Вырежете? — переспросил наш молчун — и вдруг схватился за голову. К счастью, потому что именно в этот момент его пронзила совершенно дикая боль, она и уберегла его от душевного краха, который был бы неминуем, когда он узнал о своей болезни и предстоящей операции. Он просто не успел сосредоточиться на мысли о том, как это его угораздило попасть в такую историю: сейчас он мечтал только о том, чтобы утихла боль, и готов был отдать не только опухоль, но и голову, если бы это помогло. Да, сказал хирург: он был в больнице специалистом по головам, хотя, если так складывалось, не падал в обморок и перед операцией на бедре, — да, вырежем, — и глаза у него блеснули, словно в них отразилось холодное сияние тех замечательных скальпелей, о которых он как раз думал.
И опухоль действительно вырезали без промедления, потому что она росла очень быстро и любая отсрочка принесла бы только вред, операция же для такого молодого организма — сущий пустяк. И если бы не рецидив, то в самом деле все было бы о’кей — нет опухоли, нет проблемы; но опухоль появилась снова, и наш молчун, третьим из выпускников того провинциального вуза — двое погибли в автодорожной аварии — покинул это небытие.

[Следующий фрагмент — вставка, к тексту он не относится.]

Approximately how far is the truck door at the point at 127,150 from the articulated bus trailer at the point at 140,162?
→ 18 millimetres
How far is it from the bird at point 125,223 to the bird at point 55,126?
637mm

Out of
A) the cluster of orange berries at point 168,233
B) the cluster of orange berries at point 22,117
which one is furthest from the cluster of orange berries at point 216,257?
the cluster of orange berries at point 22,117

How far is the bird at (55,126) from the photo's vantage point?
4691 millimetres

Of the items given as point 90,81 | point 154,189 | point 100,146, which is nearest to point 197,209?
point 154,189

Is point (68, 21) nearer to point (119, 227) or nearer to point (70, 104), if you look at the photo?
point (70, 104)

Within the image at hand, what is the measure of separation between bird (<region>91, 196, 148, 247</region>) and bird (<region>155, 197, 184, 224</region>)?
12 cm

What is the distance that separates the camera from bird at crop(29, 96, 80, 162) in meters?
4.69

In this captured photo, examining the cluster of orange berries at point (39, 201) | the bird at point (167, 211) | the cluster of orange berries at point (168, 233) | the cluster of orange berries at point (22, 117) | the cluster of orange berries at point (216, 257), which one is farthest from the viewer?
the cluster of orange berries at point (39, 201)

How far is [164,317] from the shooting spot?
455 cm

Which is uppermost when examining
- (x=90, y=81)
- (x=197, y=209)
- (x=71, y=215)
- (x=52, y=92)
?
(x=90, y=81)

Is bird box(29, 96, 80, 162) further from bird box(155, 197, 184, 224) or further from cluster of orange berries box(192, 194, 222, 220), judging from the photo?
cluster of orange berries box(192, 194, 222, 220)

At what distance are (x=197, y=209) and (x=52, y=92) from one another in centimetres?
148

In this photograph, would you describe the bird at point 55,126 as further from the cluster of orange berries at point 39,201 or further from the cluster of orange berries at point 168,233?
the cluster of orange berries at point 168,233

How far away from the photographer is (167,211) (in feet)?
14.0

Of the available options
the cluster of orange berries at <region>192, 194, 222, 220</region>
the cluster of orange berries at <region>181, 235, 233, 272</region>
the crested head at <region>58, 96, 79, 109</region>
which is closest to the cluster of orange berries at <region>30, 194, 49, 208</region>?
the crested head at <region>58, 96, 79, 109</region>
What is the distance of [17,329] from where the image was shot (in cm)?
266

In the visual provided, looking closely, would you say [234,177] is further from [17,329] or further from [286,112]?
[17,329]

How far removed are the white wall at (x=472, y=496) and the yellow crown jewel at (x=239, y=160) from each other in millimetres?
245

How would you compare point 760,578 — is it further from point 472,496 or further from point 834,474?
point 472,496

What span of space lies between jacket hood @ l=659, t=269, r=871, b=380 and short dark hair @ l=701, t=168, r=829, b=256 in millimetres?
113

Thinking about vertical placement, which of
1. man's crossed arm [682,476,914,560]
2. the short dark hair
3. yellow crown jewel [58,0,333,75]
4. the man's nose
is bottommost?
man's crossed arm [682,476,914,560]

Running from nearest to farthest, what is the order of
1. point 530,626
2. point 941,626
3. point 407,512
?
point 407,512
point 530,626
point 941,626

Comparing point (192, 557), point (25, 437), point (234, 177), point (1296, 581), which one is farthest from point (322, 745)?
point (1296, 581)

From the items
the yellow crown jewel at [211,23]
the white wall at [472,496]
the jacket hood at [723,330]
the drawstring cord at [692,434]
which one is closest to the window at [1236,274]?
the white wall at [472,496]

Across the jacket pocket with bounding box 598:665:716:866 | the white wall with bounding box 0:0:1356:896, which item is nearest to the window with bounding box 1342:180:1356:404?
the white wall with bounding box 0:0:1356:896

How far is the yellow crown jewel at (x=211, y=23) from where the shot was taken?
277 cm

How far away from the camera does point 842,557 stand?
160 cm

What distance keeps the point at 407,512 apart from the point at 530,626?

Девушка наша, оставшись одна, пару лет прожила в Будапеште, но так и не нашла себе партнера. Попадались, конечно, мужчины, которые были все еще не женаты, то есть не попались на крючок в положенное время, но ведь это в основном экземпляры с какими-нибудь психическими отклонениями. В самых простых случаях это — зависимость от выпивки, от лекарств, в более сложных — шизофрения, маниакальная депрессия. То они были с ней невероятно ласковы, то преследовали, не отпускали ни на шаг. Жизнь у нее становилась, как в каких-нибудь американских психологических ужастиках, про которые она до сих пор думала, что американские сценаристы высасывают их из пальца, чтобы загрести гонорар и месяц-другой провести на Багамах. Но оказалось, все это — чистая правда, и, например, мужчина, о котором идет речь, в самом деле ходил за ней по пятам, так что по сравнению с этим то, что она испытала раньше, когда за ней ухаживал наш парень, было, можно сказать, ничего, детские шалости. Мужчина в полном смысле слова выслеживал ее, а дома, стоя над ней, словно следователь, допытывался: что ты делала на улице Хайош? А она даже не могла ничего толком ответить, потому что не слишком хорошо знала будапештские улицы, и только мычала неопределенно. Ага, я же сказал, ага, я так и знал, — и он набрасывался на нее с кулаками и наносил ей телесные повреждения, которые в течение восьми дней[23] никак не могли зажить, а потому он запирал ее на восемь дней в квартире и отпускал, лишь убедившись, что с такими следами побоев к врачу идти уже бесполезно. Вообще-то он не так уж опасался этих медицинских освидетельствований: врач ведь тоже мужик, ворон ворону глаз не выклюет. Врачи тоже дома колотят жен, а когда надоест, детей. Мужики должны держаться вместе. Так что девушку нашу он запирал дома больше из перестраховки: ведь может попасться и врач-женщина или гомик, зачем ему лишние неприятности. Неприятностей в жизни и так хватает; да что далеко ходить: вот хоть эта баба.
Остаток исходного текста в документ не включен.